Yield bezeichnet die Rendite einer Krypto-Anlage — sei es durch Staking, Lending, Liquidity Providing oder andere Methoden. Im Krypto-Kontext wird Yield oft als APY oder APR angegeben. "Yield" ist ein Oberbegriff: Staking Yield, Lending Yield, LP Yield usw. Die Jagd nach der höchsten Yield ("Yield Chasing") ist eine verbreitete, aber riskante Strategie — die höchsten Yields kommen fast immer mit den höchsten Risiken.

Yield Aggregator

Ein Yield Aggregator ist ein DeFi-Protokoll, das automatisch die beste Rendite-Strategie für deine Einlage sucht und umsetzt. Bekannte Yield Aggregatoren sind Yearn Finance (Ethereum) und Beefy Finance (Multi-Chain). Du zahlst Token in einen "Vault" ein, und der Aggregator verteilt sie auf die profitabelsten Pools, farmt Rewards und reinvestiert automatisch (Auto-Compounding).

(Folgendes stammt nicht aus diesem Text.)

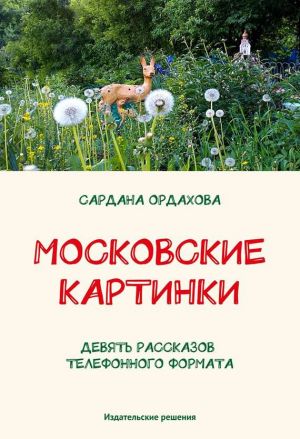обложка книги Московские картинки (сборник) автора Сардана Ордахова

Vorteil: Zeitersparnis und Gaskosten-Optimierung. Nachteil: zusätzliche Smart-Contract-Risiken und Gebühren (typisch 2-20% der Rendite).

Yield Farming

Yield Farming ist die aktive Strategie, Krypto-Assets über verschiedene DeFi-Protokolle zu bewegen, um die maximale Rendite zu erzielen. Typischerweise kombiniert Yield Farming Liquidity Providing (Handelsgebühren verdienen) mit Farming-Rewards (zusätzliche Token-Belohnungen vom Protokoll). Yield Farming kann zweistellige oder dreistellige APYs bieten, birgt aber erhebliche Risiken: Impermanent Loss, Smart-Contract-Exploits, Token-Wertverlust und hohe Komplexität. Es ist die aggressivste Form des passiven Krypto-Einkommens und nur für erfahrene DeFi-Nutzer empfehlenswert.


Dieses Glossar wird regelmäßig aktualisiert. Alle Angaben ohne Gewähr. Stand: Februar 2026.

Letzte Aktualisierung: Februar 2026. Krypto-Zinsen.com bietet keine Finanzberatung.